── DOCUMENT EXTRACT

For gaining more insight into the effect of DODAB on the model Passerini reaction, the reaction was studied by varying the DODAB concentration, ranging from 1 to 100 mol%. All DODAB concentrations which were above critical micelle concentration (for H₂O, 25 °C, 4.28 × 10⁻⁵ M).³² The reaction yields were determined by HPLC. The results are shown in Fig. 1. In all cases, the yields were higher than in PBS. While upon increasing DODAB from 1 to 20 mol%, the yield of the target product 4a increased up to 58%, further increase from 20 to 100 mol%, did not increase the yield more. Based on these data, DODAB as vesicular additive was used at a concentration of 20 mol% for all further measurements as optimal concentration.

Fig. 1 Effect of mol% of DODAB on the isolated yield of 4a of the model Passerini reaction. Reaction conditions: acetic acid (1a, 0.1 mmol), dodecyl aldehyde (2a, 0.1 mmol) and p-methoxybenzylisocyanide (3a, 0.1 mmol) in 1 mL PBS for 24 h at 20 °C.

────
── DATA RECORDS

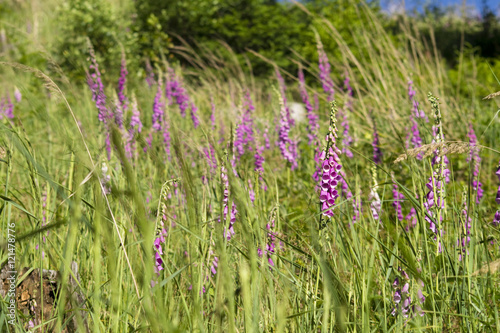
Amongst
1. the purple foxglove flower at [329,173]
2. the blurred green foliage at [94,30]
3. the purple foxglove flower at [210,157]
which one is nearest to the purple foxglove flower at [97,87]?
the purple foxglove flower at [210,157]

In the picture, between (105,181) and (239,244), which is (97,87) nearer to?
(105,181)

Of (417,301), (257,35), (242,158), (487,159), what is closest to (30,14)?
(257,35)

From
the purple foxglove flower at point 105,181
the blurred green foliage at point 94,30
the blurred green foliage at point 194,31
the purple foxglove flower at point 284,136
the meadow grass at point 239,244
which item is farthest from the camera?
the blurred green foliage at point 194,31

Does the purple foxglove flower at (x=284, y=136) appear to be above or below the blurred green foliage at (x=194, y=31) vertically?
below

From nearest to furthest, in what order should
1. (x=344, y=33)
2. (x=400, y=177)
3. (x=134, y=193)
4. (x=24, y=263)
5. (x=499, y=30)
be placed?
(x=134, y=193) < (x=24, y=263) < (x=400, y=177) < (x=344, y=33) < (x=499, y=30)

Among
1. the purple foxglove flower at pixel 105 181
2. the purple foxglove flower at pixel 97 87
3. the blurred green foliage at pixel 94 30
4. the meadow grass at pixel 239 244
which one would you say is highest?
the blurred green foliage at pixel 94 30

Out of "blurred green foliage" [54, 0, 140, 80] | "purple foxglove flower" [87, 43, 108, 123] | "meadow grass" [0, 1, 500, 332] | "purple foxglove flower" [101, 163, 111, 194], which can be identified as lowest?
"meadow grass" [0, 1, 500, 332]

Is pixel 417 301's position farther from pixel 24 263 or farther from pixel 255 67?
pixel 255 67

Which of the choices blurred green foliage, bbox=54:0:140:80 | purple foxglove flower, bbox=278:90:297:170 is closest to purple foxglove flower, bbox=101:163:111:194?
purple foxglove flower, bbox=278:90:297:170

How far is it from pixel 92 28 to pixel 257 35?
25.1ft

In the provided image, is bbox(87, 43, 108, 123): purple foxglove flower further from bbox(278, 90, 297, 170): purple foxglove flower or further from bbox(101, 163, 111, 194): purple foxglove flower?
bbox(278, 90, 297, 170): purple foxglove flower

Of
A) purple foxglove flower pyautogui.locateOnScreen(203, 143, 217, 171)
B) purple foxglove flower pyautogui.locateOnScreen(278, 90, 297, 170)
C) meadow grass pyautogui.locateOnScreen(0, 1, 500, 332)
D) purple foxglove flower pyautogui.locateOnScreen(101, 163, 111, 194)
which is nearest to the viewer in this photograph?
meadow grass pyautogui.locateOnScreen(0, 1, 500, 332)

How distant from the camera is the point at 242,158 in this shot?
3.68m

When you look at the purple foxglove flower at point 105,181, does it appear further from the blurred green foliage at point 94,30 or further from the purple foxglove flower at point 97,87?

────

OBJECTIVE
In the DODAB passage, what concentration of DODAB was chosen for all further measurements? These lines come from a separate source.

THE COMPLETED TASK
20 mol%